DATASET ENTRIES:
## BEGIN

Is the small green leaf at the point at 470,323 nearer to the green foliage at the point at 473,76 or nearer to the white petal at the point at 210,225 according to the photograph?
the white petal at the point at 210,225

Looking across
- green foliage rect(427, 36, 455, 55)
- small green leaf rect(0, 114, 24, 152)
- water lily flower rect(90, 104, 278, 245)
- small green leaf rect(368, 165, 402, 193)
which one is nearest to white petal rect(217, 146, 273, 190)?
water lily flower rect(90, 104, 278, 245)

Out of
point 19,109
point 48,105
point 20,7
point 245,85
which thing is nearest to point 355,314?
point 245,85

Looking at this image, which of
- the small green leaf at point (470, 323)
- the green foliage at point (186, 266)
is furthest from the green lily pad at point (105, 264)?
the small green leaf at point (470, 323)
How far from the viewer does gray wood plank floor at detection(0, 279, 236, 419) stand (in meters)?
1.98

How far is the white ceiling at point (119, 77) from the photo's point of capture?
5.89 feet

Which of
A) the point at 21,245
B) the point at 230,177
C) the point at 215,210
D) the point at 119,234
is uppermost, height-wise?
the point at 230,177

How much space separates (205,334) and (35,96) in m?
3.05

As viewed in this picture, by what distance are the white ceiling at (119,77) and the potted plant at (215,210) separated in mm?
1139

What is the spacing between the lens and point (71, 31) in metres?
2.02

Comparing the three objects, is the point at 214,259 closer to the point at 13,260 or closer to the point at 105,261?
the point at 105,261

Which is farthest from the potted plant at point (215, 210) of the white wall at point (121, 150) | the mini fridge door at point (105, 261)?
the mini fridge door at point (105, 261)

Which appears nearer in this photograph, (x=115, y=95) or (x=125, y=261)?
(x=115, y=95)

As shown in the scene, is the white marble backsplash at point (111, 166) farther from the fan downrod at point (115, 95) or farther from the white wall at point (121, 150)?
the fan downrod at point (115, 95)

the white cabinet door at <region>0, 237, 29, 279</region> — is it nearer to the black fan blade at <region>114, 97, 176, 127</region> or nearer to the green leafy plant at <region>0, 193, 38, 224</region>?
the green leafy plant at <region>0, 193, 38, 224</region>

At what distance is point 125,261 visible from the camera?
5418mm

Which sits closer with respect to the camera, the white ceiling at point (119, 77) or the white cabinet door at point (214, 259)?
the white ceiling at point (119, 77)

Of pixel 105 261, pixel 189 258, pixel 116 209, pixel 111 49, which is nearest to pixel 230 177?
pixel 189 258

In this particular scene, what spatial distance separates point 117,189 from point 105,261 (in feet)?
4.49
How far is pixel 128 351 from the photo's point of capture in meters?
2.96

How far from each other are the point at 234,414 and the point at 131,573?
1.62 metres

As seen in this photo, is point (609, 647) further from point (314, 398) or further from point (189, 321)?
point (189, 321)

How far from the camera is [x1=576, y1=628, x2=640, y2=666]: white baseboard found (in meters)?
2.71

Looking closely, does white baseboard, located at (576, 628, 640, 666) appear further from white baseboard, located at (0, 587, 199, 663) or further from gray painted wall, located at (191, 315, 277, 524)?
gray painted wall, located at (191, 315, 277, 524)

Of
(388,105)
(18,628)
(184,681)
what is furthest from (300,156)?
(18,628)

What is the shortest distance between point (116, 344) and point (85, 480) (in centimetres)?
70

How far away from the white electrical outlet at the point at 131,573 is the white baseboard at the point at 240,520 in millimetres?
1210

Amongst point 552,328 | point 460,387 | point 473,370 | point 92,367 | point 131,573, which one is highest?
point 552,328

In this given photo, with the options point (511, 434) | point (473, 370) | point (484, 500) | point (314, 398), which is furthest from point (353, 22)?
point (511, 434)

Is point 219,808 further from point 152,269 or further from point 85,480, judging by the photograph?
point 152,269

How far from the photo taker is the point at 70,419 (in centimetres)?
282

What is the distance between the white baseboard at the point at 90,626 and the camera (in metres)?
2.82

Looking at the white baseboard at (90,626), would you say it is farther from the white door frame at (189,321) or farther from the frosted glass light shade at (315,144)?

## END

TASK: Write the entire listing out again, word for word.

ANSWER FOR THIS EXERCISE:
Is the small green leaf at the point at 470,323 nearer to the green foliage at the point at 473,76 or nearer to the white petal at the point at 210,225 according to the photograph?
the white petal at the point at 210,225

Looking across
- green foliage rect(427, 36, 455, 55)
- small green leaf rect(0, 114, 24, 152)
- water lily flower rect(90, 104, 278, 245)
- small green leaf rect(368, 165, 402, 193)
which one is nearest to white petal rect(217, 146, 273, 190)?
water lily flower rect(90, 104, 278, 245)

Out of
point 19,109
point 48,105
point 20,7
point 245,85
which thing is nearest to point 355,314?
point 245,85

Looking at this image, which of
- the small green leaf at point (470, 323)
- the green foliage at point (186, 266)
is furthest from the green lily pad at point (105, 264)?
the small green leaf at point (470, 323)
How far from the viewer does gray wood plank floor at detection(0, 279, 236, 419) stand (in meters)?
1.98

How far is the white ceiling at point (119, 77) from the photo's point of capture?
5.89 feet

Which of
A) the point at 21,245
B) the point at 230,177
C) the point at 215,210
D) the point at 119,234
is uppermost, height-wise?
the point at 230,177

How much space separates (205,334) and (35,96) in m?
3.05

As viewed in this picture, by what distance are the white ceiling at (119,77) and the potted plant at (215,210) separated in mm?
1139

What is the spacing between the lens and point (71, 31) in metres?
2.02

Comparing the three objects, is the point at 214,259 closer to the point at 13,260 or closer to the point at 105,261?
the point at 105,261

Which is farthest from the potted plant at point (215, 210) of the white wall at point (121, 150) | the mini fridge door at point (105, 261)?
the mini fridge door at point (105, 261)

Which appears nearer in this photograph, (x=115, y=95) or (x=125, y=261)?
(x=115, y=95)

As shown in the scene, is the white marble backsplash at point (111, 166) farther from the fan downrod at point (115, 95) or farther from the white wall at point (121, 150)?
the fan downrod at point (115, 95)

the white cabinet door at <region>0, 237, 29, 279</region> — is it nearer to the black fan blade at <region>114, 97, 176, 127</region> or nearer to the green leafy plant at <region>0, 193, 38, 224</region>?
the green leafy plant at <region>0, 193, 38, 224</region>

At what distance is point 125,261 visible from the camera?
5418mm

Which sits closer with respect to the camera, the white ceiling at point (119, 77) or the white cabinet door at point (214, 259)?
the white ceiling at point (119, 77)

Of pixel 105 261, pixel 189 258, pixel 116 209, pixel 111 49, which is nearest to pixel 230 177?
pixel 189 258

In this particular scene, what spatial distance separates point 117,189 from point 105,261 (in feet)?
4.49
How far is pixel 128 351 from the photo's point of capture in meters?
2.96

How far from each other are the point at 234,414 and the point at 131,573?
1.62 metres

As seen in this photo, is point (609, 647) further from point (314, 398) or further from point (189, 321)?
point (189, 321)

How far from the camera is [x1=576, y1=628, x2=640, y2=666]: white baseboard found (in meters)?
2.71

Looking closely, does white baseboard, located at (576, 628, 640, 666) appear further from white baseboard, located at (0, 587, 199, 663) or further from gray painted wall, located at (191, 315, 277, 524)?
gray painted wall, located at (191, 315, 277, 524)

Of
(388,105)
(18,628)
(184,681)
what is furthest from (300,156)?
(18,628)

What is the shortest distance between point (116, 344) and point (85, 480) (in centimetres)?
70

How far away from the white electrical outlet at the point at 131,573 is the white baseboard at the point at 240,520 in millimetres?
1210

Amongst point 552,328 | point 460,387 | point 473,370 | point 92,367 | point 131,573, which one is highest?
point 552,328

In this given photo, with the options point (511, 434) | point (473, 370) | point (484, 500) | point (314, 398), which is furthest from point (353, 22)?
point (511, 434)

Is point 219,808 further from point 152,269 or further from point 85,480, judging by the photograph?
point 152,269

How far from the photo taker is the point at 70,419 (in centimetres)?
282

What is the distance between the white baseboard at the point at 90,626 and the camera (in metres)?
2.82

Looking at the white baseboard at (90,626), would you say it is farther from the white door frame at (189,321) or farther from the frosted glass light shade at (315,144)?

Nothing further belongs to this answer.